[Data items]

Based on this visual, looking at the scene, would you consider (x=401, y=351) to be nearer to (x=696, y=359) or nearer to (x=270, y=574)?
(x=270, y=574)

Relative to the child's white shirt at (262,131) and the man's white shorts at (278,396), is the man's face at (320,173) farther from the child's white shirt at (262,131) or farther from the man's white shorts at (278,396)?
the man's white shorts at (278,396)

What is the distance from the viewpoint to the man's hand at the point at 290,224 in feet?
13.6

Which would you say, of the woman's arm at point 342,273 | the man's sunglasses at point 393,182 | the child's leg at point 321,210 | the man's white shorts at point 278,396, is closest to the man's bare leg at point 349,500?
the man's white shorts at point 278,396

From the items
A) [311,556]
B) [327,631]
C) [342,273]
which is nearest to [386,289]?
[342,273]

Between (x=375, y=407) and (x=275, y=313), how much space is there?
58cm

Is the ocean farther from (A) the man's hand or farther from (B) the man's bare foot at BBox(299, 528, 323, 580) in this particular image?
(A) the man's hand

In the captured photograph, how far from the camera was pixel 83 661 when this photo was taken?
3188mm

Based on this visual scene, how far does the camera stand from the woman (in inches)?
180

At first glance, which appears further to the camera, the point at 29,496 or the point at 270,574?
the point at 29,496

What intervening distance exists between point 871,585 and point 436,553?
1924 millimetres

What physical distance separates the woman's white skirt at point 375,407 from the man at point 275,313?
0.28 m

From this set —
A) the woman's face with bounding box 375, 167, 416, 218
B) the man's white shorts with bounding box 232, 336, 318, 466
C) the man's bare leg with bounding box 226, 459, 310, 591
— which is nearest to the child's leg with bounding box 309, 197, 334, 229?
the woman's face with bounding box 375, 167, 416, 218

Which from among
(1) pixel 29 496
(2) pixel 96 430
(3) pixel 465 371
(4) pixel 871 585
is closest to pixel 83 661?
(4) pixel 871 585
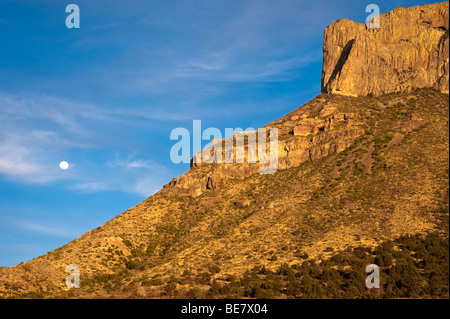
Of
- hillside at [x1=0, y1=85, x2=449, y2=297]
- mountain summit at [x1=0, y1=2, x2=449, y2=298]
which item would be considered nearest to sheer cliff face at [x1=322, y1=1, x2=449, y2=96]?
mountain summit at [x1=0, y1=2, x2=449, y2=298]

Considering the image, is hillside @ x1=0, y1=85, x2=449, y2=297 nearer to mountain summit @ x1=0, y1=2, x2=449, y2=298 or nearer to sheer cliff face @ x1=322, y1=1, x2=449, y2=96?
mountain summit @ x1=0, y1=2, x2=449, y2=298

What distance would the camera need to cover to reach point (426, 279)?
54750mm

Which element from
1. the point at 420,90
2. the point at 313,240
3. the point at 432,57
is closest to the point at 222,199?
the point at 313,240

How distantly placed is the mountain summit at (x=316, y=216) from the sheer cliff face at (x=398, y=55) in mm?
306

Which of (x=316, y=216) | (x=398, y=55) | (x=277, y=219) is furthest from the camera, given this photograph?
(x=398, y=55)

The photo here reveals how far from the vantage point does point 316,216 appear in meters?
70.1

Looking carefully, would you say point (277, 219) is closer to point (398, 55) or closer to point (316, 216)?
point (316, 216)

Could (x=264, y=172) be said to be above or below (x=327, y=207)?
above

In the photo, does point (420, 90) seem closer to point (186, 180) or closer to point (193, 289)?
point (186, 180)

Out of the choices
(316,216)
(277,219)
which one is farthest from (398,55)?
(277,219)

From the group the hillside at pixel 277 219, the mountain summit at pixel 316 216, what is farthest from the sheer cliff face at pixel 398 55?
the hillside at pixel 277 219

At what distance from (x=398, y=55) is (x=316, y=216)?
54.7 metres

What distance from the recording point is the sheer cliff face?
10406cm
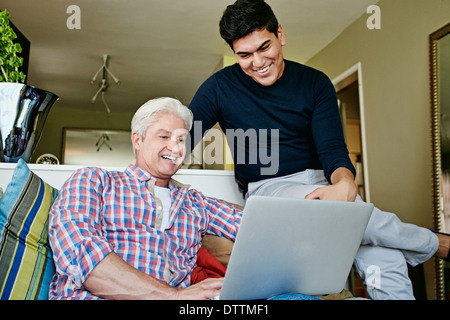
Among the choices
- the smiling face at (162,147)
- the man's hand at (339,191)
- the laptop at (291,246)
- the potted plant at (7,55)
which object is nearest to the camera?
the laptop at (291,246)

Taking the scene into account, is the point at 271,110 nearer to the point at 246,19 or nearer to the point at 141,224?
the point at 246,19

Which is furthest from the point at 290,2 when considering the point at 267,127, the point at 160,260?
the point at 160,260

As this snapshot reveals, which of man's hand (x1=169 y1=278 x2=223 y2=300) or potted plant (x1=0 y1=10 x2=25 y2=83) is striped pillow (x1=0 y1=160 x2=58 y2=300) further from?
potted plant (x1=0 y1=10 x2=25 y2=83)

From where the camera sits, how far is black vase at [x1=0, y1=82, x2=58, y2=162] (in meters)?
Result: 1.50

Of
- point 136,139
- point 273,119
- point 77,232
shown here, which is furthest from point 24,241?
point 273,119

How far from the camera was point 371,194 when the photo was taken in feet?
11.7

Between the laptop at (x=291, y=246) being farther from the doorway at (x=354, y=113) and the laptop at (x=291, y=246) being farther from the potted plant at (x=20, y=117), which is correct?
the doorway at (x=354, y=113)

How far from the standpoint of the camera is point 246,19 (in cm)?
153

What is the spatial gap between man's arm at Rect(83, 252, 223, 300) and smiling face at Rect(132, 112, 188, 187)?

▶ _WHAT YOU ARE ASKED TO DO_: Print all of the lines above word for word, and leave the pictures out of your answer.

▶ _TASK ANSWER_:
Based on this visual, looking at the scene, would you consider (x=401, y=351) to be nearer to (x=696, y=359) or nearer to (x=270, y=574)?
(x=270, y=574)

Relative to the child's white shirt at (262,131) and the man's white shorts at (278,396), is the man's face at (320,173) farther from the child's white shirt at (262,131) or farther from the man's white shorts at (278,396)?
the man's white shorts at (278,396)

What is the distance from the viewpoint to the man's hand at the point at 290,224 in feet?
13.6

Which would you say, of the woman's arm at point 342,273 | the man's sunglasses at point 393,182 | the child's leg at point 321,210 | the man's white shorts at point 278,396, is closest to the man's bare leg at point 349,500?
the man's white shorts at point 278,396

From the items
A) [311,556]
B) [327,631]
C) [342,273]
which is nearest to [386,289]?
[342,273]

Between (x=375, y=407) and (x=275, y=313), how much space is there?
58cm

Is the ocean farther from (A) the man's hand or farther from (B) the man's bare foot at BBox(299, 528, 323, 580) in this particular image?
(A) the man's hand

In the captured photograph, how far from the camera was pixel 83 661 when this photo was taken?
3188mm

Based on this visual scene, how far does the camera stand from the woman (in inches)?
180

At first glance, which appears further to the camera, the point at 29,496 or the point at 270,574?
the point at 29,496

What intervening distance exists between point 871,585 and point 436,553?
1924 millimetres

What physical distance separates the woman's white skirt at point 375,407 from the man at point 275,313?
0.28 m

From this set —
A) the woman's face with bounding box 375, 167, 416, 218
B) the man's white shorts with bounding box 232, 336, 318, 466
C) the man's bare leg with bounding box 226, 459, 310, 591
— which is nearest to the child's leg with bounding box 309, 197, 334, 229?
the woman's face with bounding box 375, 167, 416, 218

Which from among
(1) pixel 29 496
(2) pixel 96 430
(3) pixel 465 371
(4) pixel 871 585
is closest to pixel 83 661?
(4) pixel 871 585
Of
- hillside at [x1=0, y1=85, x2=449, y2=297]
- mountain summit at [x1=0, y1=2, x2=449, y2=298]
which item would be considered nearest to sheer cliff face at [x1=322, y1=1, x2=449, y2=96]?
mountain summit at [x1=0, y1=2, x2=449, y2=298]

Considering the image, is hillside @ x1=0, y1=85, x2=449, y2=297 nearer to mountain summit @ x1=0, y1=2, x2=449, y2=298 or nearer to sheer cliff face @ x1=322, y1=1, x2=449, y2=96?
mountain summit @ x1=0, y1=2, x2=449, y2=298

What distance would the camera need to cover to reach point (426, 279)?
54750mm

Which element from
1. the point at 420,90
2. the point at 313,240
3. the point at 432,57
is closest to the point at 222,199?
the point at 313,240

How distantly placed is the mountain summit at (x=316, y=216) from the sheer cliff face at (x=398, y=55) in mm?
306

Which of (x=316, y=216) | (x=398, y=55) | (x=277, y=219) is furthest from the camera, given this photograph?
(x=398, y=55)

The photo here reveals how far from the vantage point does point 316,216 appear in meters?
70.1

Looking carefully, would you say point (277, 219) is closer to point (398, 55) or closer to point (316, 216)?
point (316, 216)

Could (x=264, y=172) be said to be above or below (x=327, y=207)?
above

In the photo, does point (420, 90) seem closer to point (186, 180) or closer to point (193, 289)?
point (186, 180)

Out of the choices
(316,216)
(277,219)
which one is farthest from (398,55)?
(277,219)

From the group the hillside at pixel 277 219, the mountain summit at pixel 316 216, what is farthest from the sheer cliff face at pixel 398 55?
the hillside at pixel 277 219

At what distance from (x=398, y=55) is (x=316, y=216)?
54.7 metres

What distance from the recording point is the sheer cliff face?
10406cm
Among the choices
- the smiling face at (162,147)
- the man's hand at (339,191)
- the laptop at (291,246)
- the potted plant at (7,55)
which object is nearest to the camera?
the laptop at (291,246)

Taking the scene into account, is the point at 271,110 nearer to the point at 246,19 or nearer to the point at 141,224?
the point at 246,19

Which is furthest from the point at 290,2 when considering the point at 267,127, the point at 160,260?
the point at 160,260

As this snapshot reveals, which of man's hand (x1=169 y1=278 x2=223 y2=300) or potted plant (x1=0 y1=10 x2=25 y2=83) is striped pillow (x1=0 y1=160 x2=58 y2=300) further from?
potted plant (x1=0 y1=10 x2=25 y2=83)

From where the camera sits, how far is black vase at [x1=0, y1=82, x2=58, y2=162] (in meters)?
Result: 1.50

Of
- point 136,139
- point 273,119
- point 77,232
shown here, which is furthest from point 24,241?
point 273,119

How far from the camera was point 371,194 when the photo was taken in feet?
11.7

Between the laptop at (x=291, y=246) being farther from the doorway at (x=354, y=113) and the laptop at (x=291, y=246) being farther from the potted plant at (x=20, y=117), which is correct?
the doorway at (x=354, y=113)

How far from the standpoint of the camera is point 246,19 (in cm)?
153

What is the spatial gap between man's arm at Rect(83, 252, 223, 300) and smiling face at Rect(132, 112, 188, 187)?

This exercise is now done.